Given records:

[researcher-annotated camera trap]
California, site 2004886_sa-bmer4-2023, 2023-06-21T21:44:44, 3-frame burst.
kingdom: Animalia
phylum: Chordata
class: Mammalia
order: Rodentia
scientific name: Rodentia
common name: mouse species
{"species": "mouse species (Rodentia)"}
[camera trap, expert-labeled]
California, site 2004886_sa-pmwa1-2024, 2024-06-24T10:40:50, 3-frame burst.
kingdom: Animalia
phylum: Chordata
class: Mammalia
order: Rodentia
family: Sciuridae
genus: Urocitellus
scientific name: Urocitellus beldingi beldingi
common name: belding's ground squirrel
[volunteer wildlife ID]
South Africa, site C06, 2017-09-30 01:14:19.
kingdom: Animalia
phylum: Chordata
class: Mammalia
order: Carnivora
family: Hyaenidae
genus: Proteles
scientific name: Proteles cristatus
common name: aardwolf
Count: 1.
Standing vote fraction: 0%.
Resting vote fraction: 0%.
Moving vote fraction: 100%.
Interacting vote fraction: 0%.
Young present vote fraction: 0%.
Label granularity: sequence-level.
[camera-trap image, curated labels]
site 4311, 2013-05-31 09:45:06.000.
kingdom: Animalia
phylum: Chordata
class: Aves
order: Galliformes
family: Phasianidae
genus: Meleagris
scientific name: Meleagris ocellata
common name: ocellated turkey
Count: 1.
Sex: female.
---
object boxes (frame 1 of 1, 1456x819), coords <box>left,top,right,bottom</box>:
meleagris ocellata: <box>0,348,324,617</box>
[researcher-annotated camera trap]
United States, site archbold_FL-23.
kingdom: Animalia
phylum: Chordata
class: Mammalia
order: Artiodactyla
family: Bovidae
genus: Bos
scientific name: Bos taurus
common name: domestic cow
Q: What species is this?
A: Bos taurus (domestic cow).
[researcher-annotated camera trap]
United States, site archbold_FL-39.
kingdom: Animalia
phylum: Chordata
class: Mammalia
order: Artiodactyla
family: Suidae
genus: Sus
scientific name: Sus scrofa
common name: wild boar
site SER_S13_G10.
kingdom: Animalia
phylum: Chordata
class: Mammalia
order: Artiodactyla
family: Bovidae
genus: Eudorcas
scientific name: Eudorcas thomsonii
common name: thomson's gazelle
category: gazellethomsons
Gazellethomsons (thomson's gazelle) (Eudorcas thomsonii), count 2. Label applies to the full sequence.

Problem description: Within the data above, find the lines that contain the word "scientific" and copy each of them.

Response to this exercise:
scientific name: Rodentia
scientific name: Urocitellus beldingi beldingi
scientific name: Proteles cristatus
scientific name: Meleagris ocellata
scientific name: Bos taurus
scientific name: Sus scrofa
scientific name: Eudorcas thomsonii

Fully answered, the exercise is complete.